City’s hotel tax money sits unspent in general fund

The city appears to have more than $1.8 million in hotel sales tax revenue accrued in the general fund that should have been disbursed to Trotter Convention Center.

During a discussion at Thursday’s city council work session, Mayor Keith Gaskin said Trotter director Rogena Bonner had brought to his attention the convention center had not received those funds in several years.

“I don’t think the funds are being used at the wrong place. I just think they are (going into) the wrong fund as a whole,” Bonner said, noting she hasn’t seen any of the revenue since joining the city in 2019. “That money is used for the upkeep of the Trotter, and I want to make sure if it’s in the wrong place that going forward it’s put in the right fund.”

City Attorney Jeff Turnage explained that the hotel tax had been in place since 2005, and that 2 percent of hotel/motel bed rental was supposed to go to the “operation and maintenance of the convention space.”

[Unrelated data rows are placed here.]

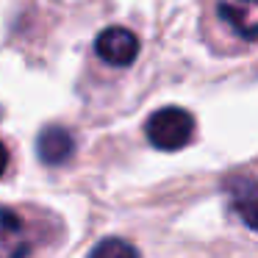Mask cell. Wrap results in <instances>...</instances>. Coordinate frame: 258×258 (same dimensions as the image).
<instances>
[{
	"label": "cell",
	"instance_id": "1",
	"mask_svg": "<svg viewBox=\"0 0 258 258\" xmlns=\"http://www.w3.org/2000/svg\"><path fill=\"white\" fill-rule=\"evenodd\" d=\"M145 131L153 147H158V150H180L183 145H189L191 134H195V117L178 106H167L147 119Z\"/></svg>",
	"mask_w": 258,
	"mask_h": 258
},
{
	"label": "cell",
	"instance_id": "2",
	"mask_svg": "<svg viewBox=\"0 0 258 258\" xmlns=\"http://www.w3.org/2000/svg\"><path fill=\"white\" fill-rule=\"evenodd\" d=\"M95 53L111 67H131L139 56V39L134 31L122 28V25H111L97 34Z\"/></svg>",
	"mask_w": 258,
	"mask_h": 258
},
{
	"label": "cell",
	"instance_id": "3",
	"mask_svg": "<svg viewBox=\"0 0 258 258\" xmlns=\"http://www.w3.org/2000/svg\"><path fill=\"white\" fill-rule=\"evenodd\" d=\"M31 247L34 241L23 217L12 208H0V258H28Z\"/></svg>",
	"mask_w": 258,
	"mask_h": 258
},
{
	"label": "cell",
	"instance_id": "4",
	"mask_svg": "<svg viewBox=\"0 0 258 258\" xmlns=\"http://www.w3.org/2000/svg\"><path fill=\"white\" fill-rule=\"evenodd\" d=\"M219 17L236 36L258 42V0H219Z\"/></svg>",
	"mask_w": 258,
	"mask_h": 258
},
{
	"label": "cell",
	"instance_id": "5",
	"mask_svg": "<svg viewBox=\"0 0 258 258\" xmlns=\"http://www.w3.org/2000/svg\"><path fill=\"white\" fill-rule=\"evenodd\" d=\"M228 195L233 203V211L241 217L247 228L258 230V180L236 175L228 180Z\"/></svg>",
	"mask_w": 258,
	"mask_h": 258
},
{
	"label": "cell",
	"instance_id": "6",
	"mask_svg": "<svg viewBox=\"0 0 258 258\" xmlns=\"http://www.w3.org/2000/svg\"><path fill=\"white\" fill-rule=\"evenodd\" d=\"M36 153H39V158L45 164L56 167V164H64V161L73 158L75 139L67 128H61V125H47L39 134V139H36Z\"/></svg>",
	"mask_w": 258,
	"mask_h": 258
},
{
	"label": "cell",
	"instance_id": "7",
	"mask_svg": "<svg viewBox=\"0 0 258 258\" xmlns=\"http://www.w3.org/2000/svg\"><path fill=\"white\" fill-rule=\"evenodd\" d=\"M89 258H139V250H136V247L131 244V241L111 236V239L97 241Z\"/></svg>",
	"mask_w": 258,
	"mask_h": 258
},
{
	"label": "cell",
	"instance_id": "8",
	"mask_svg": "<svg viewBox=\"0 0 258 258\" xmlns=\"http://www.w3.org/2000/svg\"><path fill=\"white\" fill-rule=\"evenodd\" d=\"M6 167H9V150H6V145L0 142V175L6 172Z\"/></svg>",
	"mask_w": 258,
	"mask_h": 258
}]
</instances>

In 2005, the legislature passed a local-private bill that said the money was to be used to promote conventions and maintenance of the convention center. The tax money would be collected and sent to Jackson, which would then in turn send the city its share, Turnage explained.

“I think, reading between the lines, because the city had a bond issue back in that era to fix up the Trotter,” Turnage said. “That bill paid off that debt, but it did not have a sunset and is still in effect. The (current) dollar amount, I couldn’t tell you.”

Turnage said this tax is different from the 2-percent tourism tax that goes to the city, Lowndes County, the Convention and Visitors Bureau and the Golden Triangle Development LINK — which is collected from sales of prepared food and beverages.

During the work session and immediately after, no one knew how much hotel tax money was coming in, where it was going or why it wasn’t being transferred to The Trotter.

Gaskin told The Dispatch later Thursday that he, human resources director Pat Mitchell and interim chief financial officer Linda Holliman found the money still sitting in the general fund.

Gaskin said that records went back to 2013, when the city changed accounting software, and there was a balance of $830,000 in the account then.

“As or Jan. 31, 2022, there was $1,873 million in that account, and it had all gone into the general fund,” Gaskin said. “We’re not sure that that number is accurate, and we’re going to get our auditor to look at it.”

The last time the money was used was in 2018, Gaskin said, when about $50,000 was taken out to build the enclosure around the patio area at the lower level of the Trotter.

The tax issue arose while officials were discussing possible rate increases to use Trotter facilities. Gaskin told The Dispatch this morning more research is needed as to whether those hikes would be necessary once the hotel tax is being disbursed properly.

This is at least the second time that the city has struggled with what is in certain funds. Previously, during a discussion about potential pay raises, the council was told that officials had no clear idea how much money was in the city’s insurance fund or how that fund was maintained.

Gaskin said this was another example of why the chief financial officer and chief operations officer needed to work together.

“Those two positions need to be working closely together so there’s a backup,” he said. “We are working now to put together a list of all those funds and how they are dispersed. With this fund, the last time we can see that there was a transfer made was 2017 and obviously something went wrong between then and now.”

COO Jammie Garrett started at City Hall earlier this month. The city is still searching for a CFO to replace Deliah Vaughn, who left in September.